→ Excerpt to read
Simple changes could really make a difference. Why can't we phase out the chocolate milk that's currently offered every day? I'm all for chocolate milk as an occasional treat but kids don't need it for breakfast and lunch every single day (in fact, if they drink chocolate rather than regular milk at school, they're adding 2 full GALLONS of sugar to their diet each year). Would it be so hard to switch white bread and pasta for whole wheat? Couldn't we gradually phase out some of the fatty meats in favor of beans and hummus and pasta with red sauce, easy, kid-friendly stuff like that?

Sure, parents can send healthy homemade lunches to school with their kids - and many do exactly that. But so many kids get and really need free school lunch. Shouldn't those kids who need free lunch, and who may be getting pretty poor diet at home, have a chance to be exposed to healthy foods at school?

Enough on schools. On to parents - with all the information available to parents, why are parents still so heavily buying these "kid foods" that really don't give their children the nutrients and energy they need? Yes, I know the pre-packaged, pre-prepared kid-focused foods like mac and cheese and chicken nuggets and pb&j seem like the easy and normal way to go and I know it's hard to buck the trends around us. But seriously, we can make better choices, can't we?

Here are the main reasons I hear about why schools and parents don't feed their families healthier foods:

1. "Kids won't eat healthy food." Kids complain up and down about what's offered right now in lunchrooms across the country and I see them toss most of what's on their trays in the garbage as they run out for recess. So if they complain about healthier lunches and keep throwing away part of their lunches, no big difference there. It seems like kids will complain about food at school, at home, anywhere - especially if they think their complaining will lead to getting the food they want.

→ Supplied data
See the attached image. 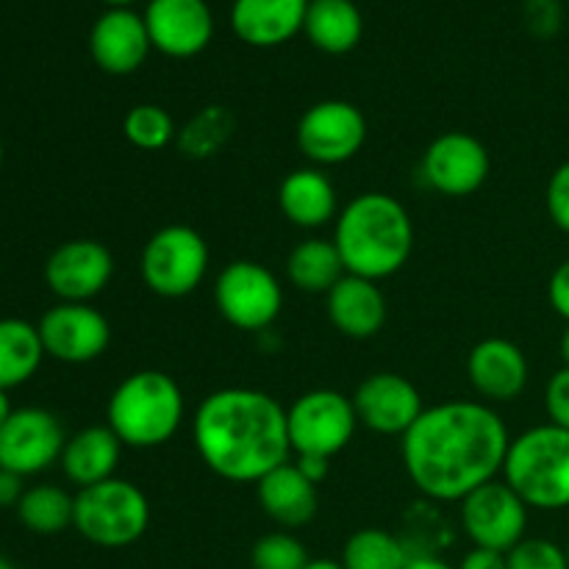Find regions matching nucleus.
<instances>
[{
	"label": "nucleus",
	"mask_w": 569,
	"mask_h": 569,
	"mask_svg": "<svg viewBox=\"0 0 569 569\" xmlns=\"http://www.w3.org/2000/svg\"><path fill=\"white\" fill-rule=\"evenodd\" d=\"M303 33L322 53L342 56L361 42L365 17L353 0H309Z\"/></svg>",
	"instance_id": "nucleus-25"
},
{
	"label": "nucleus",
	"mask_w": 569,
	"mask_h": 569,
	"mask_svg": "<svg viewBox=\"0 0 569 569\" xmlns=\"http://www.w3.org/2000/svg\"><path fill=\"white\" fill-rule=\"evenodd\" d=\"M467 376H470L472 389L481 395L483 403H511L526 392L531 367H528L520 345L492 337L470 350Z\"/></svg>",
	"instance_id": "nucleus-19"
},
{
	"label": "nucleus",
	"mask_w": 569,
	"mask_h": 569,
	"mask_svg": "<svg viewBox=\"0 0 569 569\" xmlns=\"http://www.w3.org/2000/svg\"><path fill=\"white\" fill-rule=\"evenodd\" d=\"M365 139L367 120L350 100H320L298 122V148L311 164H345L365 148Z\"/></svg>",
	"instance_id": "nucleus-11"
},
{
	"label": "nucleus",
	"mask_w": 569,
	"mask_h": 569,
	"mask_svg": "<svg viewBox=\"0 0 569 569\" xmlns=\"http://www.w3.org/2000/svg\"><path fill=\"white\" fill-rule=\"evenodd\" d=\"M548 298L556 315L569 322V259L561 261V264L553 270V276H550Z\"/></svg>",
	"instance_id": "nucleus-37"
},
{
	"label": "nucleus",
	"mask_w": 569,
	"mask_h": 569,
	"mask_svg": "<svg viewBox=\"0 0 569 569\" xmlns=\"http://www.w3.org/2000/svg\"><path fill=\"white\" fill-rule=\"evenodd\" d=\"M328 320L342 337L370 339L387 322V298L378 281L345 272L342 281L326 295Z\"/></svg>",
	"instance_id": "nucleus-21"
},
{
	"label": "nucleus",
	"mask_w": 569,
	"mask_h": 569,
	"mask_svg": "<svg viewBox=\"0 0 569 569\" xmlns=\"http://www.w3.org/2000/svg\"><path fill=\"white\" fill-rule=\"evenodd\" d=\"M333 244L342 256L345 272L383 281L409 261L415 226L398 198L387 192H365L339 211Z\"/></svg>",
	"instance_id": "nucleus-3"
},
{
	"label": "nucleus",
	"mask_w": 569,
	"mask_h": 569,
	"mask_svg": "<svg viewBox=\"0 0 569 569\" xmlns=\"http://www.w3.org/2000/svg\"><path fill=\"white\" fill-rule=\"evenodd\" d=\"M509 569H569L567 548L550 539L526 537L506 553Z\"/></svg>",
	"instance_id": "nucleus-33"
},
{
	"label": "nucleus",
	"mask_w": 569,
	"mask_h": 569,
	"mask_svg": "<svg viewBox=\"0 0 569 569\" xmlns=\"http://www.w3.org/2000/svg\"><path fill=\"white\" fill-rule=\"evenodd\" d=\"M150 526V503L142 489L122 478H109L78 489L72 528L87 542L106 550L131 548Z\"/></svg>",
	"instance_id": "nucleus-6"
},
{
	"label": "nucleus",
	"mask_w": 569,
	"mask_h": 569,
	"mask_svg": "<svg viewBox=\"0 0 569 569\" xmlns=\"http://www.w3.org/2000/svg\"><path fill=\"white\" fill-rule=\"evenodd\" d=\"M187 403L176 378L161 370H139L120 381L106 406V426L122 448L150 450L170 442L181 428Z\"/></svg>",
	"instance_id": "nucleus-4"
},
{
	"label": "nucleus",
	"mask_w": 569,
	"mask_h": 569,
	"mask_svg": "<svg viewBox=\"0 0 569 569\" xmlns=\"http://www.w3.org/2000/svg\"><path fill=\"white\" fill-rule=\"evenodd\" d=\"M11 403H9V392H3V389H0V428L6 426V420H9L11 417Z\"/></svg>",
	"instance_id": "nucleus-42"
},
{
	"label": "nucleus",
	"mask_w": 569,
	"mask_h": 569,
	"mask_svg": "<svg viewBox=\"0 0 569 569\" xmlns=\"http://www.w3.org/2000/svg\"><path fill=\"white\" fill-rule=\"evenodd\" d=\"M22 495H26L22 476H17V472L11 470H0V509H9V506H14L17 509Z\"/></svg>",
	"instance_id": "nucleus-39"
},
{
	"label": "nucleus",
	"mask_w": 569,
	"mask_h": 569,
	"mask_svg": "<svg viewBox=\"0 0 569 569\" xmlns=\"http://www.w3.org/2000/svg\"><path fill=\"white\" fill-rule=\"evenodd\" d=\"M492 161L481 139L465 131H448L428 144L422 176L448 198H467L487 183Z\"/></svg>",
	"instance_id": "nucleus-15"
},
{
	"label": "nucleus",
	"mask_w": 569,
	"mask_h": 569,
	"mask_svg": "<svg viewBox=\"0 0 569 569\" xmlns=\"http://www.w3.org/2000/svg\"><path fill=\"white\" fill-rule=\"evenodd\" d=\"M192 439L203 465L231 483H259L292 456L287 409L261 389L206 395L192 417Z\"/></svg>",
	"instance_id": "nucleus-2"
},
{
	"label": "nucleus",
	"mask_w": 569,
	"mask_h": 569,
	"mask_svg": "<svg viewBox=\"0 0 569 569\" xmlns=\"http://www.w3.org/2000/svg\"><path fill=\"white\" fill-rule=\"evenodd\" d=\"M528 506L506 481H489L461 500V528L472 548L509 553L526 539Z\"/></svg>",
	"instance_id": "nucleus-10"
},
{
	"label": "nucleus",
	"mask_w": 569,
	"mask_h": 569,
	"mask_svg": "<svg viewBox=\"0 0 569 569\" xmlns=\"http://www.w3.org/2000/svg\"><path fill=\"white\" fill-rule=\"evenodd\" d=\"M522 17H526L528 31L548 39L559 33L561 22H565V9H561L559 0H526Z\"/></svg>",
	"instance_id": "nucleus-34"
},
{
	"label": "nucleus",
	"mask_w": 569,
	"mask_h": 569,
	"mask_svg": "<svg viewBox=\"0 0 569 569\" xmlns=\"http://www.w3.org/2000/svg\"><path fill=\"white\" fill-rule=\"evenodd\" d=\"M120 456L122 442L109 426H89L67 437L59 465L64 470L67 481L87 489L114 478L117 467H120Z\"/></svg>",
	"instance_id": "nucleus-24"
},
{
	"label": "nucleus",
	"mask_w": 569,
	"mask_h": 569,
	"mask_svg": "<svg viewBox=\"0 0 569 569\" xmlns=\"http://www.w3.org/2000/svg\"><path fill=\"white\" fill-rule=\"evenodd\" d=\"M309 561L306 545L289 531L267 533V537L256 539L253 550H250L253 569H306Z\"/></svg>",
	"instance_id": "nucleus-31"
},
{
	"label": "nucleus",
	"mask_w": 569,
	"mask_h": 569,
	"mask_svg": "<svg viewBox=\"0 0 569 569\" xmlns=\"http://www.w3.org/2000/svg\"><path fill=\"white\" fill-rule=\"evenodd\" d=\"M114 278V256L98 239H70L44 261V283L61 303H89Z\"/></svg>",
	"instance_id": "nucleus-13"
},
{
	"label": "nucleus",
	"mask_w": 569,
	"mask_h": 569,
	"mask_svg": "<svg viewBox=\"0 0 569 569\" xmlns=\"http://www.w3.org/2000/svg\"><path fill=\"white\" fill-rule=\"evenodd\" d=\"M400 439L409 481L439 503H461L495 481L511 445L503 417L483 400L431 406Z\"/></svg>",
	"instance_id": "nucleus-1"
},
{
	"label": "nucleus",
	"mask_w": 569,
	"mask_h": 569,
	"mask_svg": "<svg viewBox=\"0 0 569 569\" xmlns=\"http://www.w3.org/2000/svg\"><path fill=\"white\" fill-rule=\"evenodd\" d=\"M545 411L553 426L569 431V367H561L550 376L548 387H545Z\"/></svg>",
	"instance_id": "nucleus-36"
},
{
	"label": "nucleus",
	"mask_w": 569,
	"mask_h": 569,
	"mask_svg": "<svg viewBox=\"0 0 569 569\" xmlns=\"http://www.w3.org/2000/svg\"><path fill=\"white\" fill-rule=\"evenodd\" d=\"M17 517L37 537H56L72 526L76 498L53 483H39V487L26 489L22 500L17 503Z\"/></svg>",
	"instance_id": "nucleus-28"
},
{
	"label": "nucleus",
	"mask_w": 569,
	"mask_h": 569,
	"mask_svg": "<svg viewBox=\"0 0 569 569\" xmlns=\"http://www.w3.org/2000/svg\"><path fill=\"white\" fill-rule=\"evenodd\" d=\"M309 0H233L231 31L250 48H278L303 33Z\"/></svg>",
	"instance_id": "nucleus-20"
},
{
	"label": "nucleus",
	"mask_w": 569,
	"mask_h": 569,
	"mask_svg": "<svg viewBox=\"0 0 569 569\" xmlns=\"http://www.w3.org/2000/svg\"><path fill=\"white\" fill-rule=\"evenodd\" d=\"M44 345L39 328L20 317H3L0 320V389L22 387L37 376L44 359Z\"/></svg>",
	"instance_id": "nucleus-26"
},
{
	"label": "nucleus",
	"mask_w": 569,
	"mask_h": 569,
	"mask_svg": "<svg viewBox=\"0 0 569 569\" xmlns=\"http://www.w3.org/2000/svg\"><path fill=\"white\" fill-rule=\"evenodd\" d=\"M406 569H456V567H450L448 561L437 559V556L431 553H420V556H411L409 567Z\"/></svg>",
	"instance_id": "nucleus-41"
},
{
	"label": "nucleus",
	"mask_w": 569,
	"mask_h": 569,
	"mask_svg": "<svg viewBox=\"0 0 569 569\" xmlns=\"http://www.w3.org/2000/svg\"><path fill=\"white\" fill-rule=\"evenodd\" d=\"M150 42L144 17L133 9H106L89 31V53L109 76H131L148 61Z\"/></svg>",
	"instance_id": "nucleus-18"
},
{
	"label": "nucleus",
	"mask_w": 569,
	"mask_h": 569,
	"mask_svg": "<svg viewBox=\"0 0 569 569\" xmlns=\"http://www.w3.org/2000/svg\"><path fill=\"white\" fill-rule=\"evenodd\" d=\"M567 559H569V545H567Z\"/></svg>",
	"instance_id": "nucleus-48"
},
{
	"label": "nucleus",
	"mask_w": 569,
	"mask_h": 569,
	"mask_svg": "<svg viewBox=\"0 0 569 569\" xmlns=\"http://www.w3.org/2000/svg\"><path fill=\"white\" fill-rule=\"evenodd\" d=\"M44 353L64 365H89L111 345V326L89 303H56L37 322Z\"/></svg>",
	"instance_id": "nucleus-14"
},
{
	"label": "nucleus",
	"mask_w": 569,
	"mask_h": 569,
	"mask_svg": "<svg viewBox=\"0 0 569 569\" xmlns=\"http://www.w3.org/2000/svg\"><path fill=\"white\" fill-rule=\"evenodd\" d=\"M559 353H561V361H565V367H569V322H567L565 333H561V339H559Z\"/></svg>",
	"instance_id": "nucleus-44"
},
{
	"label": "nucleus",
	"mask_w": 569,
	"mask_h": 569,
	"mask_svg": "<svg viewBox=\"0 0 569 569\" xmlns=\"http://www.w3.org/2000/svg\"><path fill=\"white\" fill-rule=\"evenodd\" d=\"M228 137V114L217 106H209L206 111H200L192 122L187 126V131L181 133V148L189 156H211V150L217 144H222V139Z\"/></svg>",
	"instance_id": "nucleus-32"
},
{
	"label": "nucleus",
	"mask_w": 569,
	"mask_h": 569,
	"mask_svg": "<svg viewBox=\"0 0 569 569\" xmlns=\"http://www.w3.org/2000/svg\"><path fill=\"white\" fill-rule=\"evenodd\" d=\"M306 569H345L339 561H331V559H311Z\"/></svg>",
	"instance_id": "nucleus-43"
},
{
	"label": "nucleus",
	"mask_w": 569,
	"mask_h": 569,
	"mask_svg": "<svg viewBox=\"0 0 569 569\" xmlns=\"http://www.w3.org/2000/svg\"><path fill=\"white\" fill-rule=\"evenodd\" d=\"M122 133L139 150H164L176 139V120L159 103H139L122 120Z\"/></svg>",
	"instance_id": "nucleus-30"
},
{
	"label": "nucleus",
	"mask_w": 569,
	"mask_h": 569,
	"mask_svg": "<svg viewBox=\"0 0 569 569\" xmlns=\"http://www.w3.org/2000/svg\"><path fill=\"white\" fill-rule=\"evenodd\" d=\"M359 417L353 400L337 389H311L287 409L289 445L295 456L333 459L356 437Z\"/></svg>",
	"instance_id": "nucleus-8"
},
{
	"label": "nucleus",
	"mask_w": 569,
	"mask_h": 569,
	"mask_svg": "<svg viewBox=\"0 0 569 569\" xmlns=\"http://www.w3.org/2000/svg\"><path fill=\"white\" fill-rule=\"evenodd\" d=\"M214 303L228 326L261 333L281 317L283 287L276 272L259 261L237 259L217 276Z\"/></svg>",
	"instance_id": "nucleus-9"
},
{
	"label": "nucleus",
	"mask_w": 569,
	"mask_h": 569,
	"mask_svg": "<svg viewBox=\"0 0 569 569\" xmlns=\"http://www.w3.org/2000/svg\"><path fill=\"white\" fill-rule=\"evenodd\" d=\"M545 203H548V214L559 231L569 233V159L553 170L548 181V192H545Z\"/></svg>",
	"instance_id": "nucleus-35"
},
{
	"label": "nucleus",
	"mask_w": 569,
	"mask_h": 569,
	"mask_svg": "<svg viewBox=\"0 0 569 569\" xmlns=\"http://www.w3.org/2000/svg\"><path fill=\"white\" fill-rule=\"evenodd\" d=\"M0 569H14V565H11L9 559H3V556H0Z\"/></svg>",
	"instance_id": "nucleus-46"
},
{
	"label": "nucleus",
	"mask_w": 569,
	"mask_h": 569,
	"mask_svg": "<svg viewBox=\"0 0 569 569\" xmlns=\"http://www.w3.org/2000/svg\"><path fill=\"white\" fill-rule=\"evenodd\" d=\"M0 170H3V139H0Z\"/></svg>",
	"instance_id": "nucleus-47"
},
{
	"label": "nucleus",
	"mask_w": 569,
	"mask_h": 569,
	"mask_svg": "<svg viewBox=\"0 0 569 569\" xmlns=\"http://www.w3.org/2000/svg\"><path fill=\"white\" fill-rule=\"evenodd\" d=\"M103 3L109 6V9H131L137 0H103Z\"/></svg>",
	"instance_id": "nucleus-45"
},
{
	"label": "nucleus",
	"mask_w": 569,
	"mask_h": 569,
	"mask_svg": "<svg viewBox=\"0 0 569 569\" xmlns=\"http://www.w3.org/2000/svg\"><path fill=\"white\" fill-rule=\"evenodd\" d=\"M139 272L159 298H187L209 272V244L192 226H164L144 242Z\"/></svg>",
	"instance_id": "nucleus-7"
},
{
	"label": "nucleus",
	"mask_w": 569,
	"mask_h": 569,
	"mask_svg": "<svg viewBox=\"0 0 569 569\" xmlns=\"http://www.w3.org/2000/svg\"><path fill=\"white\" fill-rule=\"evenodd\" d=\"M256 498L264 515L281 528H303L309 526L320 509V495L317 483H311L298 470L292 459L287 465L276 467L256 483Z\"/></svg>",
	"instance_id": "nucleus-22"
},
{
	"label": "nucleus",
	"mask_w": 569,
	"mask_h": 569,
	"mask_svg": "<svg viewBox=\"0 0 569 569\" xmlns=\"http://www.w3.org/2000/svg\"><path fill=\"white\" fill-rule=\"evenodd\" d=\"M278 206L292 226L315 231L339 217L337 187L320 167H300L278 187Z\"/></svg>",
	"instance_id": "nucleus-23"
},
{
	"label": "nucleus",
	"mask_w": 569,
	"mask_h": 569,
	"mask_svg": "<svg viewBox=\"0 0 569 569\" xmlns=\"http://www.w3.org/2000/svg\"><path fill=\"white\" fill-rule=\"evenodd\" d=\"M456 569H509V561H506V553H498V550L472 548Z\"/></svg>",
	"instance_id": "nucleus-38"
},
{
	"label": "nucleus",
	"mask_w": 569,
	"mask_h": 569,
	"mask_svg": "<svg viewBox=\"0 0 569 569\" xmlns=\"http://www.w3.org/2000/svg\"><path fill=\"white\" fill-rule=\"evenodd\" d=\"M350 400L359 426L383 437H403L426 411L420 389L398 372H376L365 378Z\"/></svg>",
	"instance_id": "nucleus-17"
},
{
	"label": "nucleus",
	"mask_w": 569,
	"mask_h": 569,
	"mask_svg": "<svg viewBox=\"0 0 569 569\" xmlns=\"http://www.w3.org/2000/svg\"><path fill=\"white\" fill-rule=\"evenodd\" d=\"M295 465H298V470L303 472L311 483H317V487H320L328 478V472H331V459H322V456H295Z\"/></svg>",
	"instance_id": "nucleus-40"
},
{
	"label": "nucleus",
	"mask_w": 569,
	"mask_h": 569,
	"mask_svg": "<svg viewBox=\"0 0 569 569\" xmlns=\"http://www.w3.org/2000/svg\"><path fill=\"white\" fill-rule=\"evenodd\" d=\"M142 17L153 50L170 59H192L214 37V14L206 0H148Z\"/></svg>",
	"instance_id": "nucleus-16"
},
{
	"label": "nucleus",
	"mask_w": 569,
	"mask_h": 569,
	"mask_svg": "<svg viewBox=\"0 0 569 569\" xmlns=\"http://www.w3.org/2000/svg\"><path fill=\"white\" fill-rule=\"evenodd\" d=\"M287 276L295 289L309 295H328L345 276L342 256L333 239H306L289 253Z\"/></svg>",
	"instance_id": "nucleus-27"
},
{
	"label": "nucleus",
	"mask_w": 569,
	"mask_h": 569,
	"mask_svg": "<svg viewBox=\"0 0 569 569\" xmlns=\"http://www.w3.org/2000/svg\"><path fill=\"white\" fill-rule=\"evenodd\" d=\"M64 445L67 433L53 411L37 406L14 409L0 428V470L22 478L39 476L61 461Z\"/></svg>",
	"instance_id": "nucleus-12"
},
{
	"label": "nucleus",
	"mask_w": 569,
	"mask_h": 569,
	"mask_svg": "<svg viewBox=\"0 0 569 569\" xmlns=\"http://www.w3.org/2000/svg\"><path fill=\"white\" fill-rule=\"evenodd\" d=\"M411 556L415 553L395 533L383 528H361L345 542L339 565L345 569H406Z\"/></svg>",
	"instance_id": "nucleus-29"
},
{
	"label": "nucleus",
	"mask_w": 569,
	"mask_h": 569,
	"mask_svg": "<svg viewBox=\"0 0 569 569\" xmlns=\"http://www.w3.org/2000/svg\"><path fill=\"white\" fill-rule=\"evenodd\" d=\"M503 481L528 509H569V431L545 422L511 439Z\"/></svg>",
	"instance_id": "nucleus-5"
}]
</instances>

---

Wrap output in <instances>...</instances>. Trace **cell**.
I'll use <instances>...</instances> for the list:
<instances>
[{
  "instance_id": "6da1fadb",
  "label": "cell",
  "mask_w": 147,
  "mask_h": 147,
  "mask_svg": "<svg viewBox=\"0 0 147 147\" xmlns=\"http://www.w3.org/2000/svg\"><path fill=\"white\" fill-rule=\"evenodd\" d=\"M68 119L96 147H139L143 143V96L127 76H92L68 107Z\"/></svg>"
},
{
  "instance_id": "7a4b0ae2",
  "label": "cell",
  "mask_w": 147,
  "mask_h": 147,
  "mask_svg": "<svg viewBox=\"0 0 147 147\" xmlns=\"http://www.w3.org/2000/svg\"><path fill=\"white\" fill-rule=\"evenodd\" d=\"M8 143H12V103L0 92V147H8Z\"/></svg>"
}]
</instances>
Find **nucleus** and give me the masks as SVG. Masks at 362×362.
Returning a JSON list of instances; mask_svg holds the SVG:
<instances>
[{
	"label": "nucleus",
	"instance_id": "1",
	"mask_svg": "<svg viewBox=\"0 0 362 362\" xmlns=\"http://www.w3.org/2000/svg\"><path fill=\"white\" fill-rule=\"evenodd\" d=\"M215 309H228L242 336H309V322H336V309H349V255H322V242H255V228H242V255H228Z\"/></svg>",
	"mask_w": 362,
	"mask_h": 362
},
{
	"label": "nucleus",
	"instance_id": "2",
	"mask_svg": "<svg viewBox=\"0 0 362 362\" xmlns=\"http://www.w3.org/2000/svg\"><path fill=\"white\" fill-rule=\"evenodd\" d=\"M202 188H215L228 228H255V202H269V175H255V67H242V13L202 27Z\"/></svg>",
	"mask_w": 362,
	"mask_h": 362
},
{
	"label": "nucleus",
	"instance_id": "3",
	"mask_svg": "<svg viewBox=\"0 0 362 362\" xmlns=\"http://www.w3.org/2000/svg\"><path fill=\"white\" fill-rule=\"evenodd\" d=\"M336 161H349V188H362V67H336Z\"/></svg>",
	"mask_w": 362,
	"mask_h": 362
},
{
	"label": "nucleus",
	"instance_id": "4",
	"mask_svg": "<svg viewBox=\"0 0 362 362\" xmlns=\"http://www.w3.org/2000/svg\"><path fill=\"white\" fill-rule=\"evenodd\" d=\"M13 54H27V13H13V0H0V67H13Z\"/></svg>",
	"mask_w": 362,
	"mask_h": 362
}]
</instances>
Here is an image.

→ What to do
a: Reproduce the passage from the piece on children's food, starting at "Simple changes could" and ending at "foods at school?".
b: In the piece on children's food, which pre-packaged, kid-focused foods are named as examples?
c: Write the next part of the piece on children's food, picking up after its last sentence.
None of the material is needed here.

→ Answers to the problems
a:
Simple changes could really make a difference. Why can't we phase out the chocolate milk that's currently offered every day? I'm all for chocolate milk as an occasional treat but kids don't need it for breakfast and lunch every single day (in fact, if they drink chocolate rather than regular milk at school, they're adding 2 full GALLONS of sugar to their diet each year). Would it be so hard to switch white bread and pasta for whole wheat? Couldn't we gradually phase out some of the fatty meats in favor of beans and hummus and pasta with red sauce, easy, kid-friendly stuff like that?

Sure, parents can send healthy homemade lunches to school with their kids - and many do exactly that. But so many kids get and really need free school lunch. Shouldn't those kids who need free lunch, and who may be getting pretty poor diet at home, have a chance to be exposed to healthy foods at school?

b: mac and cheese, chicken nuggets, pb&j

c:
My kids have always loved the healthy, colorful, tasty, well-prepared meals we've hyped up and given them at home (especially since they get to help prepare these meals and "ownership" makes a real difference). My kids and all their little friends who are in and out of our house all the time happily eat apples and grapes and oranges and carrots and snap peas for snacks. They love the 7-grain Kashi TLC crackers with a thin slice of sharp cheddar on top. They love air-popped popcorn with a touch of salt and butter (not the stuff in the bags - just get an air popper - cheaper and so much healthier plus lots of fun to see the popcorn come out!). They don't miss the fruit snacks (seriously, does anyone out there NOT know that fruit snacks are actually just candy?) or chips or soda that people think of as "kid snacks." They don't compare because there's not a chance to compare. This is what we have so this is what we eat. Ultimately, kids eat what's available.

I'm not saying we don't ever have treats around here. We do eat candy and store-bought prepared stuff sometimes. But the norm for us is healthy fresh foods and kids generally accept whatever the norm is once it's established.

2. "Healthy food is more expensive." Healthy food is NOT more expensive. I'd venture to guess that my grocery bill is less than pretty much every family out there with 7 people. We eat fresh fruits and veggies in their season. We eat lots of rice and beans and lentils (serious cheapness - and deliciousness). We eat brown bread and whole wheat pasta (which is pennies away from white bread and white pasta). We go easy on the meat which is generally expensive. We eat homemade cookies that are healthier and cheaper than store-bought ones. We work together to prepare our own food rather than buying pre-prepared food full of fat, sodium and ingredients with long crazy names you can't pronounce. We buy bulk foods and it's cheaper and easier on the environment that way. I make quick, easy, tasty meals using in expensive ingredients and good recipes that focus on spices that give flavor rather than the salt and fat that many meals depend on for flavor.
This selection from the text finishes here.